ACTIONS TO TAKE:
(1) Transcribe the stretch of the passage on the U.N. religious freedom report from "According to Shaheed, the" through "protecting religious freedom.".
(2) Answer these questions from the passage on the U.N. religious freedom report.
(a) Who is the Vatican's permanent observer to the United Nations?
(b) In how many states does the report say religious interest groups attempted to change the constitution?
(c) With what organization is Rebecca Oas identified?

SELECTED PASSAGE:
══════
According to Shaheed, the existence of such individuals within religious communities shows that religions are not necessarily the source of what he calls “gender-based discrimination.” Rather, it is only “interpretations of those [religious] beliefs” that encourage “discrimination,” and Shaheed says such interpretations “are not protected, per se.”

In other words, a traditional religious teaching or belief that the U.N. considers “gender-based discrimination” may be regarded as merely a “religious interpretation” and not recognized under laws protecting religious freedom.

The report also describes as an “area of particular concern” national laws that protect the “conscientious objection by healthcare providers and institutions unwilling to perform abortions or provide access to contraception on religious grounds.”

Shaheed referenced a Human Rights Committee (HRC) statement that calls on states to “ensure that women have access to legal abortion notwithstanding conscientious objection by medical practitioners,” noting that the HRC has described conscientious objection as “a ‘barrier’ to [abortion] access, and has suggested that conscientious objection should only be permitted, if at all, for individual medical providers.”

And, in an attack on pro-family groups working to defend marriage, the report criticizes what it calls “religious interest groups” for having attempted in three states “to change the constitution to define 'the family' according to religiously grounded heterosexual norms.” Shaheed complained that such interest groups are also reportedly “misusing freedom of religion or belief to oppose self-determination rights for gender diverse persons.”

The Vatican’s permanent observer to the United Nations, Archbishop Ivan Jurkovič, has described the report as an “attack on freedom of religion or belief as well as freedom of conscience” and a “sort of ideological colonization.”

“Particularly unacceptable and offensive are the numerous references that recommend that freedom of religion or belief and conscientious objection must be surrendered for the promotion of other so-called ‘human rights,’ which certainly do not enjoy consensus, thus being a sort of ‘ideological colonization’ on the part of some States and international institutions,” the archbishop declared.

Jurkovič said the Vatican defines “gender” and related terms “according to the ordinary, generally accepted usage of the word ‘gender,’ based on the biological identity that is male and female.” However, Jurkovič did not directly address the report’s assertion that international law may recognize the right of individuals to “take part on an equal basis” in the process of defining religious communities.

“My delegation cannot but lament that the report seems to focus less on the protection of men and women, of any faith or personal belief, that are persecuted or discriminated against — a still too vivid reality for millions of persons worldwide — and more on pushing a vision of human society that is not shared by all and does not reflect the social, cultural and religious reality of many peoples,” he said.

Jurkovič said Pope Francis and others in the Vatican have noted the “growing influence within the international organizations of powers and interest groups that impose their own visions and ideas, sparking new forms of ideological colonization, often in disregard for the identity, dignity and sensitivities of peoples.”

“It is rather unfortunate, yet increasingly less surprising given its frequency, that a U.N. report, which should defend the fundamental and universal human right of freedom of religion or belief as well as the right to conscientious objection, is now attacking the very reality it is called to defend,” he said.

In an article re-published last week by LifeSite, C-Fam’s Rebecca Oas explains that while such reports are advisory and nonbinding, nevertheless, “they feed into the UN’s library of human rights documents that frequently cite each other in defending interpretations of human rights that are far from gaining widespread support among UN Member States.”
══════
DATA UNDER STUDY:
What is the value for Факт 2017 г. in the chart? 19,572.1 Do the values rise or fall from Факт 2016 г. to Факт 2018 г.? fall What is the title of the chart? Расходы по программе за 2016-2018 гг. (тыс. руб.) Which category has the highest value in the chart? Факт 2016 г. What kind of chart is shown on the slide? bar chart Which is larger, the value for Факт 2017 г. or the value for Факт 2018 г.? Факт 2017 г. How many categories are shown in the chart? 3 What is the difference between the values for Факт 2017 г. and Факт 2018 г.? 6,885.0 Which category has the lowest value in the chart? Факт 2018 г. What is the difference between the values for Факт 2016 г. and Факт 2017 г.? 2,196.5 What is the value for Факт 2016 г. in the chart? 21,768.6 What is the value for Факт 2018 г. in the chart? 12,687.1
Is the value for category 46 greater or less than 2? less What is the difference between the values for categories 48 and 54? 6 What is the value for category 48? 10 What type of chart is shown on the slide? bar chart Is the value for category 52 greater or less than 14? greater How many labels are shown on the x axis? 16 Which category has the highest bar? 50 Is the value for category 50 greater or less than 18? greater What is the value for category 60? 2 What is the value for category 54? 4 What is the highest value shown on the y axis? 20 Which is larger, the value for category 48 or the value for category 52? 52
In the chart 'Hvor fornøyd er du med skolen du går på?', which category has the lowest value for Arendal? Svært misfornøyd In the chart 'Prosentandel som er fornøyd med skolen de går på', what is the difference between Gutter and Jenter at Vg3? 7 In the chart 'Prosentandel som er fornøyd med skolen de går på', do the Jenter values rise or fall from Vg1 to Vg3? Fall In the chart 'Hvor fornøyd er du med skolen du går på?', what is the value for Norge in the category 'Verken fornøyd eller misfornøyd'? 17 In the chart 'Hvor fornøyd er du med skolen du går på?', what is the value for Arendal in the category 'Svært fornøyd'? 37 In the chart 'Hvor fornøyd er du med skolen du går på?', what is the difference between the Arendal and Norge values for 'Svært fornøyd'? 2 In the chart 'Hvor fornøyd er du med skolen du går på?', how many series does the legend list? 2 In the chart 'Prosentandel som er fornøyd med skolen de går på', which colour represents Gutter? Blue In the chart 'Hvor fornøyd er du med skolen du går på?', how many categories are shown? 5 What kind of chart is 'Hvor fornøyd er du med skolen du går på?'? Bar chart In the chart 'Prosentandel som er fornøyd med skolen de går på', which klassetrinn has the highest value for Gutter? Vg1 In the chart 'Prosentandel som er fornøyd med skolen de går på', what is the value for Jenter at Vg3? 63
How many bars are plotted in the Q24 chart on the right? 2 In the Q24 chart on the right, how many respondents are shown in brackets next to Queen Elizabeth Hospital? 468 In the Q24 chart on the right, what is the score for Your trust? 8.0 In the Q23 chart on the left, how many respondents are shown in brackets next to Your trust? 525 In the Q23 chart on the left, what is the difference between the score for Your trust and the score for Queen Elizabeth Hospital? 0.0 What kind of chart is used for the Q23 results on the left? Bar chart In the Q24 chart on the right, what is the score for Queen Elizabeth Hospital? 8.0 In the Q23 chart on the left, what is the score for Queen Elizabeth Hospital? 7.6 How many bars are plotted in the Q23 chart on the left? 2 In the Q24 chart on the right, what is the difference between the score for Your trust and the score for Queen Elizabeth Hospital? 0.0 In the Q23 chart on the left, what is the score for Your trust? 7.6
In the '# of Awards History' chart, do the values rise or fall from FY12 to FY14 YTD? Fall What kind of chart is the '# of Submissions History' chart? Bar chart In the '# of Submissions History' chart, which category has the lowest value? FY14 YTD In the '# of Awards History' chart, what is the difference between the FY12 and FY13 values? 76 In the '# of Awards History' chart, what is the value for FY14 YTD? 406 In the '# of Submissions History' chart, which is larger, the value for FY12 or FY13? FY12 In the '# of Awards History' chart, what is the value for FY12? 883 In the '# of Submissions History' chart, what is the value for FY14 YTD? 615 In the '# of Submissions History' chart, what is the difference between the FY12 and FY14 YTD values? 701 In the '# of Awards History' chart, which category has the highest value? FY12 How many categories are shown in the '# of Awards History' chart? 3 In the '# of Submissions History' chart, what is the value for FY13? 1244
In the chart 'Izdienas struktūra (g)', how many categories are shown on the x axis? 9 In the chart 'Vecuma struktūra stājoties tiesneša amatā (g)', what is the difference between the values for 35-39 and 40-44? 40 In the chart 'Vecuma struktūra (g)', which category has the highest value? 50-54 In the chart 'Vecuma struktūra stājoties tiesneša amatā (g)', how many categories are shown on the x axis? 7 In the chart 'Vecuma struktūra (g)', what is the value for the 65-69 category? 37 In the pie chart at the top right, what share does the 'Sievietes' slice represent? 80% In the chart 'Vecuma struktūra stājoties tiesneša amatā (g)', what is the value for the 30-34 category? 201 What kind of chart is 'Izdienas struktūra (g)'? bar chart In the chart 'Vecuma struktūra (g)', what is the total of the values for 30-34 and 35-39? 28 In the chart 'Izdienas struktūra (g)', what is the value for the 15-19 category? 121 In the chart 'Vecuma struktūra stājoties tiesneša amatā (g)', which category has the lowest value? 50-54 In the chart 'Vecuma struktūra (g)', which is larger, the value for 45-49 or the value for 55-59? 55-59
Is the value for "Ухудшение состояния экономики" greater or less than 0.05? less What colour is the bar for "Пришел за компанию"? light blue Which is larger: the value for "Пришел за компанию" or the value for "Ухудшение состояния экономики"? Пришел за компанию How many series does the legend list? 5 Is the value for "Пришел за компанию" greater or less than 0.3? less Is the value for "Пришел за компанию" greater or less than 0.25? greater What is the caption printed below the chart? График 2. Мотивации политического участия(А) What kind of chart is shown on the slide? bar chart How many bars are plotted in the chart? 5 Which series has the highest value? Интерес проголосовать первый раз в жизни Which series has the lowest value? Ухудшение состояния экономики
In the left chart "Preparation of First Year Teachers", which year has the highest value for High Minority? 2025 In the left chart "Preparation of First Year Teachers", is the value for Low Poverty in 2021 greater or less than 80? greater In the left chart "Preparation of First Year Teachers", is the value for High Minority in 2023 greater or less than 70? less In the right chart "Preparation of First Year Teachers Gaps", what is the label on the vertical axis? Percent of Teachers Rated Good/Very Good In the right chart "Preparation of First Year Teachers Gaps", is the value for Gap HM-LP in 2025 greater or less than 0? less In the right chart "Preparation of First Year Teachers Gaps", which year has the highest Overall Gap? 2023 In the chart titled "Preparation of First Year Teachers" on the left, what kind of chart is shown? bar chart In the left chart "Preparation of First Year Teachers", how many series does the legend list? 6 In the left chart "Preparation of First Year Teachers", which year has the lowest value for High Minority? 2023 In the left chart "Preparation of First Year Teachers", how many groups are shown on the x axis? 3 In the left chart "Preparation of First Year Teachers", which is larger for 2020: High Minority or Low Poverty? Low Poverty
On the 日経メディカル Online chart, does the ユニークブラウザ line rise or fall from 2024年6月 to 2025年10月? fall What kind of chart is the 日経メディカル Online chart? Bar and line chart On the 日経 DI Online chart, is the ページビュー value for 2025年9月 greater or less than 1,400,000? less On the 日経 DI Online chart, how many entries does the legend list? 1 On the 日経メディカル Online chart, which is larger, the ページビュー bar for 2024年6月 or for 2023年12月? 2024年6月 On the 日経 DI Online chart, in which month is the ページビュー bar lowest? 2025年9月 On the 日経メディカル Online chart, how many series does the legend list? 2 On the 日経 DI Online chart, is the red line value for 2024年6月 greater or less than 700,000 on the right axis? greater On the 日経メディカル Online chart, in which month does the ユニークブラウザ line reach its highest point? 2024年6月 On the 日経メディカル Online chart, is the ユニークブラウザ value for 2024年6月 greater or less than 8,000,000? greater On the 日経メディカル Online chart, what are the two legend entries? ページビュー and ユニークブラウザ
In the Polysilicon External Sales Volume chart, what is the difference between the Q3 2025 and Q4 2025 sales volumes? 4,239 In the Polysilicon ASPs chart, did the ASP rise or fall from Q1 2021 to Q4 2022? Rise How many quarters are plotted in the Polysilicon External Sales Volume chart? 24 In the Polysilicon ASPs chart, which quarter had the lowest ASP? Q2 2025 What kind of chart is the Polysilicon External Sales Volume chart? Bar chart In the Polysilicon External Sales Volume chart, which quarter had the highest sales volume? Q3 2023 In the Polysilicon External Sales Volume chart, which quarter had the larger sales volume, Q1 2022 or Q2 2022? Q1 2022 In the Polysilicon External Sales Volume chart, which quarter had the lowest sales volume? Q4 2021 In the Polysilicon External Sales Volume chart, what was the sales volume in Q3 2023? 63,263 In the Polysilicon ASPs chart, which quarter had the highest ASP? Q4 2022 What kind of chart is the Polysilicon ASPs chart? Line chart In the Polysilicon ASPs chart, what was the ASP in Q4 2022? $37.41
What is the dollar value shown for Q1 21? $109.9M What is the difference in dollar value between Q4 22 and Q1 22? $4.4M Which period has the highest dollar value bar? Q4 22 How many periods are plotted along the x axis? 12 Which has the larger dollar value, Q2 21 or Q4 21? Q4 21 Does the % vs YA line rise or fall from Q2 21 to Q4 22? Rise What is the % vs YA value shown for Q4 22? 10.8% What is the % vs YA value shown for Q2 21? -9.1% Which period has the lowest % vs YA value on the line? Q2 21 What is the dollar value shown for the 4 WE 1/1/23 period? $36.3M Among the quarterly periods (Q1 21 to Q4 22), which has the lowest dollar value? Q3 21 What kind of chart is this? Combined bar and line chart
══════
EXERCISE RESULTS:
(1)
According to Shaheed, the existence of such individuals within religious communities shows that religions are not necessarily the source of what he calls “gender-based discrimination.” Rather, it is only “interpretations of those [religious] beliefs” that encourage “discrimination,” and Shaheed says such interpretations “are not protected, per se.”

In other words, a traditional religious teaching or belief that the U.N. considers “gender-based discrimination” may be regarded as merely a “religious interpretation” and not recognized under laws protecting religious freedom.

(2)
(a) Archbishop Ivan Jurkovič
(b) Three
(c) C-Fam